Rear Adm. Thomas: The business and the lifestyle that we lead is not easy. We ask an awful lot of our Sailors and our leaders on a daily basis. It can be stressful. It can be work related stress; personal stress; social stress; financial stress and I would ask our Sailors to look out for one another. I would ask our leaders to find ways to reduce stress in the work environment. We need to have a place, an environment where Sailors feel comfortable bringing their challenges forward. We need our Sailors to feel comfortable. If they don’t feel well to go seek help. I would ask Sailors to look out if they notice somebody is hurting, to intervene and ask. It is really all about being human. It is about treating others like you would want to be treated, and being there for every Sailor every day, and follow and act. Ask, care and treat.
MC2 Burleson: Sir, what should Sailors be looking for in their interactions with others –other Sailors, other family members, maybe their friends? What should we be looking for?
Rear Adm. Thomas: Suicide usually occurs in Sailors who are under a lot of stress and experiencing a multitude of different types of stress. It can be relationship challenges; it can be problems at work, both personal or professional. It can be career transitions, disciplinary, or legal issues, financial strain. There are a lot of reasons members decide to take their own life. So words and thoughts matter, and pay attention to them. If you hear something that concerns you, act on it, and ask if the person is doing all right. There is no harm in asking someone if they have a firearm. Unfortunately, about 60 percent of our members that die by a suicide use a firearm, so asking if they have a gun, asking if it’s locked up, asking if you can hold on to it or maybe take it to an armory. Those are all viable questions that may be that break the chain that prevents a suicide.
Earlier this year, the Navy began the Sailor Assistance and Intercept for Life Program (SAIL) to provide rapid assistance, on-going risk assessment and support for Sailors who have exhibited suicide-related behavior. SAIL supplements existing mental health treatment by providing continual support through the first 90 days after suicide-related behavior.
SAIL is not designed to replace clinical treatment for any suicide-related behavior. However, upon receiving information from commands about a Sailor who has demonstrated suicide-related behavior, suicide prevention coordinators work with CNIC, and in turn, a Fleet and Family Support Center case manager, whose responsibility will be to reach out to the individual Sailor to see if they would volunteer to participate in the SAIL program. Case managers will contact Sailors in the 90 days following suicide-related behavior.

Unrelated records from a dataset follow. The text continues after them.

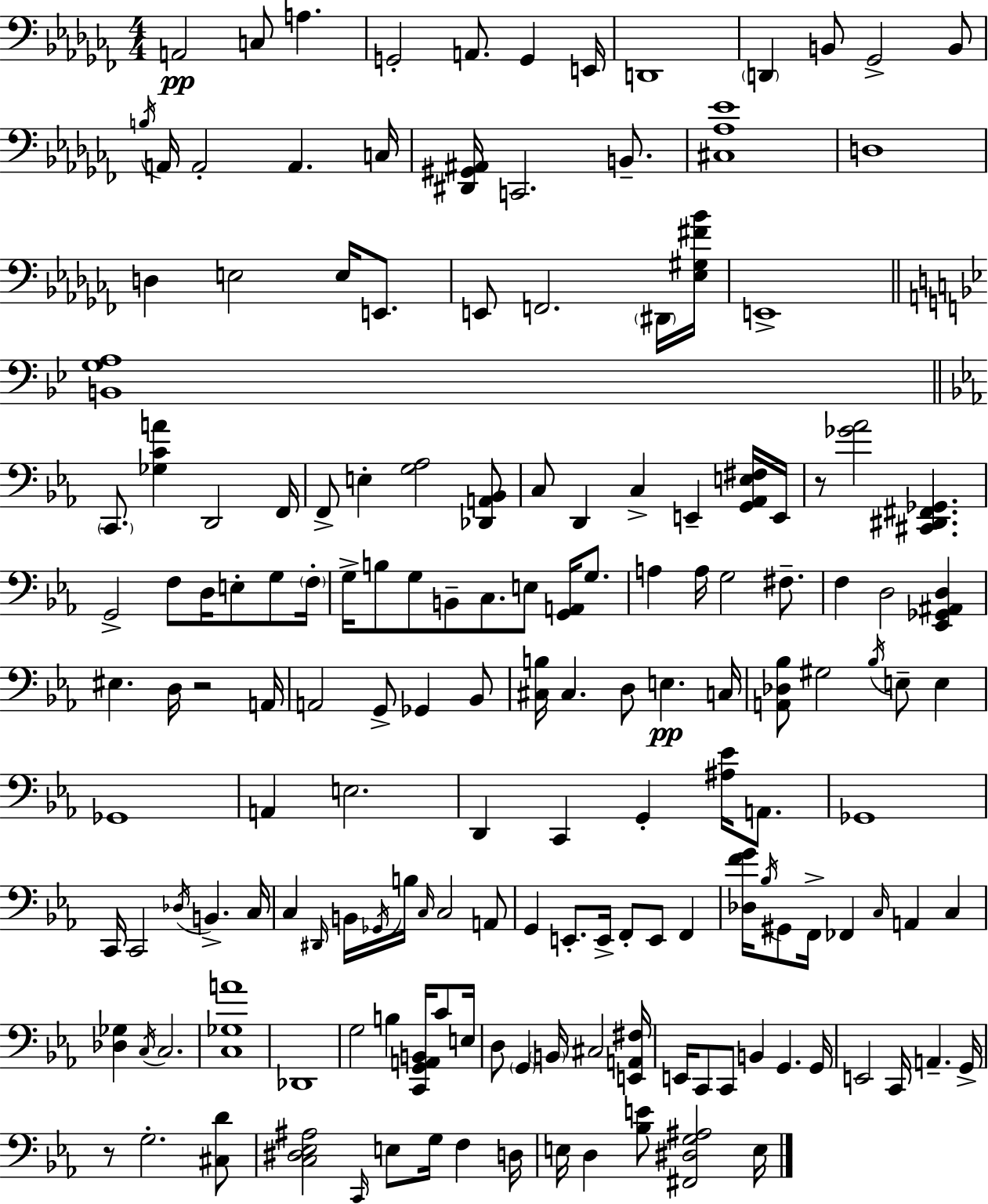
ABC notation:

X:1
T:Untitled
M:4/4
L:1/4
K:Abm
A,,2 C,/2 A, G,,2 A,,/2 G,, E,,/4 D,,4 D,, B,,/2 _G,,2 B,,/2 B,/4 A,,/4 A,,2 A,, C,/4 [^D,,^G,,^A,,]/4 C,,2 B,,/2 [^C,_A,_E]4 D,4 D, E,2 E,/4 E,,/2 E,,/2 F,,2 ^D,,/4 [_E,^G,^F_B]/4 E,,4 [B,,G,A,]4 C,,/2 [_G,CA] D,,2 F,,/4 F,,/2 E, [G,_A,]2 [_D,,A,,_B,,]/2 C,/2 D,, C, E,, [G,,_A,,E,^F,]/4 E,,/4 z/2 [_G_A]2 [^C,,^D,,^F,,_G,,] G,,2 F,/2 D,/4 E,/2 G,/2 F,/4 G,/4 B,/2 G,/2 B,,/2 C,/2 E,/2 [G,,A,,]/4 G,/2 A, A,/4 G,2 ^F,/2 F, D,2 [_E,,_G,,^A,,D,] ^E, D,/4 z2 A,,/4 A,,2 G,,/2 _G,, _B,,/2 [^C,B,]/4 ^C, D,/2 E, C,/4 [A,,_D,_B,]/2 ^G,2 _B,/4 E,/2 E, _G,,4 A,, E,2 D,, C,, G,, [^A,_E]/4 A,,/2 _G,,4 C,,/4 C,,2 _D,/4 B,, C,/4 C, ^D,,/4 B,,/4 _G,,/4 B,/4 C,/4 C,2 A,,/2 G,, E,,/2 E,,/4 F,,/2 E,,/2 F,, [_D,FG]/4 _B,/4 ^G,,/2 F,,/4 _F,, C,/4 A,, C, [_D,_G,] C,/4 C,2 [C,_G,A]4 _D,,4 G,2 B, [C,,G,,A,,B,,]/4 C/2 E,/4 D,/2 G,, B,,/4 ^C,2 [E,,A,,^F,]/4 E,,/4 C,,/2 C,,/2 B,, G,, G,,/4 E,,2 C,,/4 A,, G,,/4 z/2 G,2 [^C,D]/2 [C,^D,_E,^A,]2 C,,/4 E,/2 G,/4 F, D,/4 E,/4 D, [_B,E]/2 [^F,,^D,G,^A,]2 E,/4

MC2 Burleson: Where can Sailors get more information about suicide prevention and the 21st Century Sailor Program?
Rear Adm. Thomas: This September is obviously suicide prevention month and we a website dedicated to that. It’s www.suicide.navy.mil. There is also a host of resources about the 21st Century Sailor Office on the NPC website. It will be coming to My Navy Portal in the near future. Visit those sites; ask questions. If you have concerns talk to your leadership. We want you to have a very safe September and the rest of the year. This is an opportunity for us to reenergize our knowledge about suicide awareness and take those small acts every day, and make sure that your shipmates are looking out for each other.
MC2 Burleson: Sir, thank you for being here and answering all the questions.
Rear Adm. Thomas: Thanks for having me.
MC2 Burleson: Thank you all for watching.